Though the Outright Monetary Transactions (OMT) programme, announced in August 2012, was a huge success in bringing down the high bond yields in the peripheral euro nations – especially Greece, Ireland, Italy, Portugal, Spain – and its effects equivalent to that of a large-scale asset purchase programme, it was never activated before the Coronavirus pandemic and its activation today is uncertain. In this regard, Christine Lagarde said “We are facing a situation where it’s not a single country, but it’s all countries, where it’s a global shock that applies in a very symmetric way. The best tool that we have in our toolbox is indeed the PEPP”.

German Chancellor Angela Merkel is now in favor of issuing EU bonds, but she remains skeptical toward the idea of a broader pooling of debt risk. Moreover, opposition to the so-called corona bonds from Germany and some other countries remains strong. Though, such bonds would make it possible for the ECB to exit from Quantitative Easing. Measures of Quantitative Easing bear risks via unintended consequences, including the creation of “zombie companies”, asset-price bubbles, riskier lending behaviour from banks, etc. The Eurosystem’s exposure to financial risk as a whole has increased, as many have underlined (Donnery et al, 2017). The exit from low or negative interest rates and Quantitative Easing may be extremely difficult, notably when the balance sheet is extremely large, which is the case of the consolidated balance sheet of the ECB. Christine Lagarde said “Yes, we are looking at the exit options”, but she did not provide more details about possible options and consequences.

Tightening of monetary policy would contribute to a sovereign debt crisis and possibly financial market distress. The creation of EU bonds would make it possible to swap public securities held by the ECB and EU bonds and eventually to conduct YCC if and when desirable. The increase (€3.1 trillion) in the size of the euro zone consolidated balance sheet over the period from the end of 2014 till the first quarter of 2020 has inflated the size of monetary policy instruments (e.g. current accounts, deposit facility). It has also led a significant increase in the size of the balance sheet autonomous factors and of the banking sector liquidity. At the end of March 2020, the amount of autonomous factors stood at € 2.8 trillion. Besides currency in circulation, holdings at central banks by non-financial institutional clients (e.g., governments) are a main driver of autonomous factors in the Eurosystem.

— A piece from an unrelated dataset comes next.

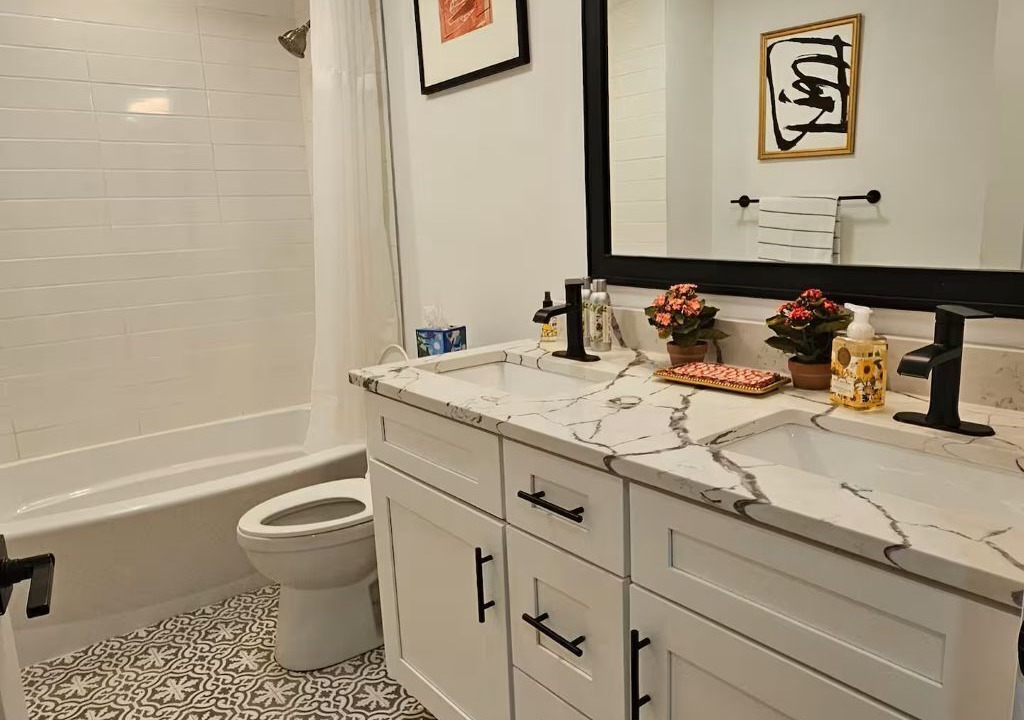 Photo of Bathroom in Leawood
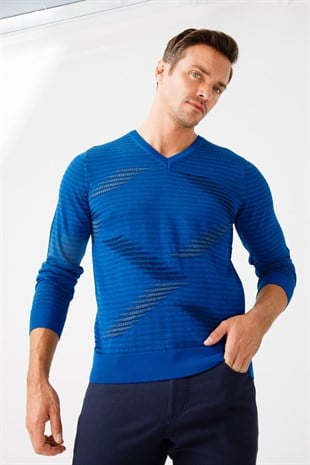Мужской трикотажный свитер с v-образным вырезом синий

The amount of excess reserves ballooned to about €2 tn at the end of March 2020. On the asset side of the ECB consolidated balance sheet, the amount of policy assets (lending to euro area credit institutions related to monetary policy operations and securities of euro area residents denominated) was about €1.7 tn higher than the excess liquidity. The winding-down of excess liquidity is thus a remote prospect. Experts, including the IMF, are warning that unwinding Quantitative Easing could cause a super taper tantrum, with increased volatility in the markets and a fight for liquidity.

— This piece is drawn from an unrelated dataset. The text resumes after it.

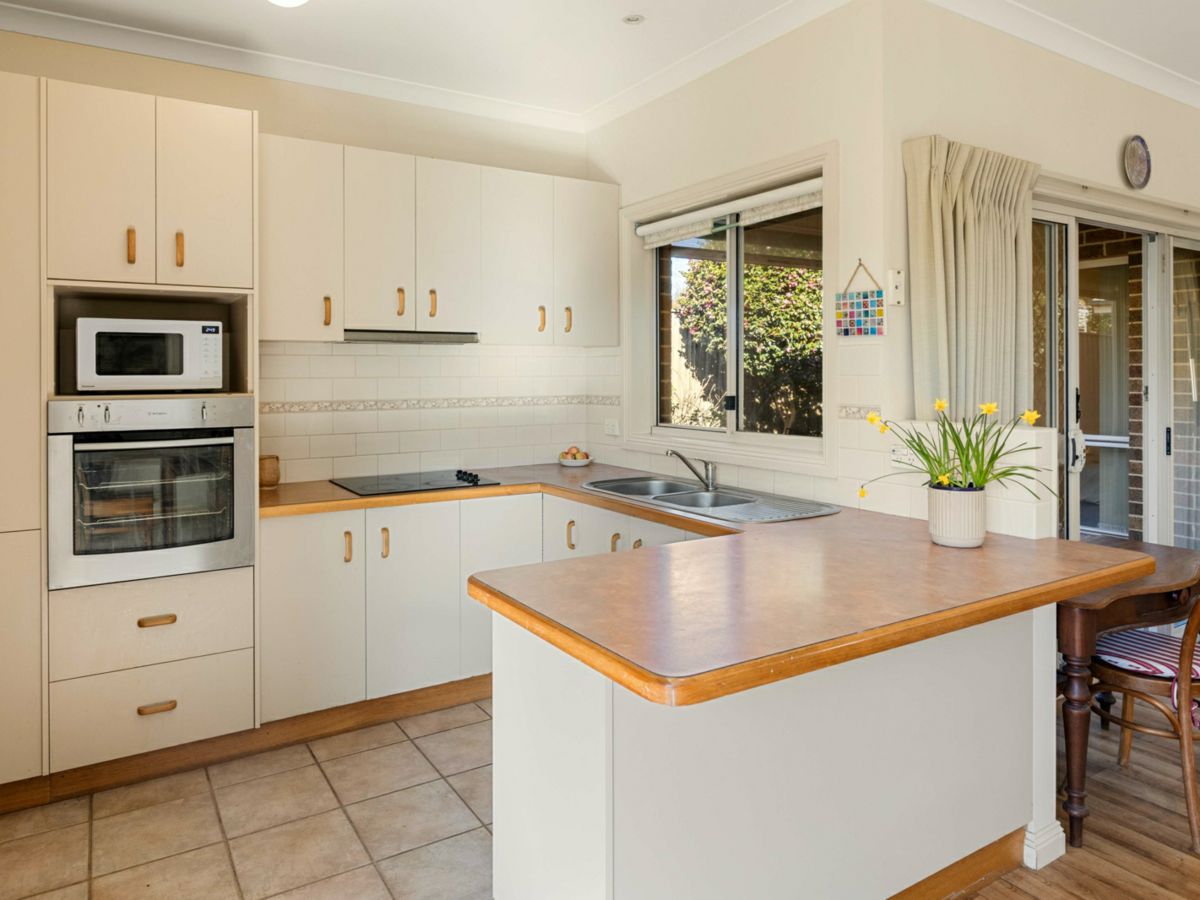 1/7 Somerset Crescent, Mansfield - image 2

Whenever, the monetary policy normalises – presumably gradually -, liquidity will become scarcer, which could cause inter-bank rates to drift above the deposit facility rate, depending on the autonomous factors demand which are not under the ECB’s control. In fact, a high sell-off of securities held by the EBC will lead to liquidity crunch. Moreover, the adequacy between demand and supply of liquidity will be challenged by the current excess liquidity that is highly concentrated in five eurozone countries and among the area’s biggest 50 banks. The other banks that rely heavily on excess liquidity to meet the Liquidity Coverage Ratio (LCR) requirement might face problems, which could have financial stability implications, likely upward pressures on interest rates and possibly lower growth.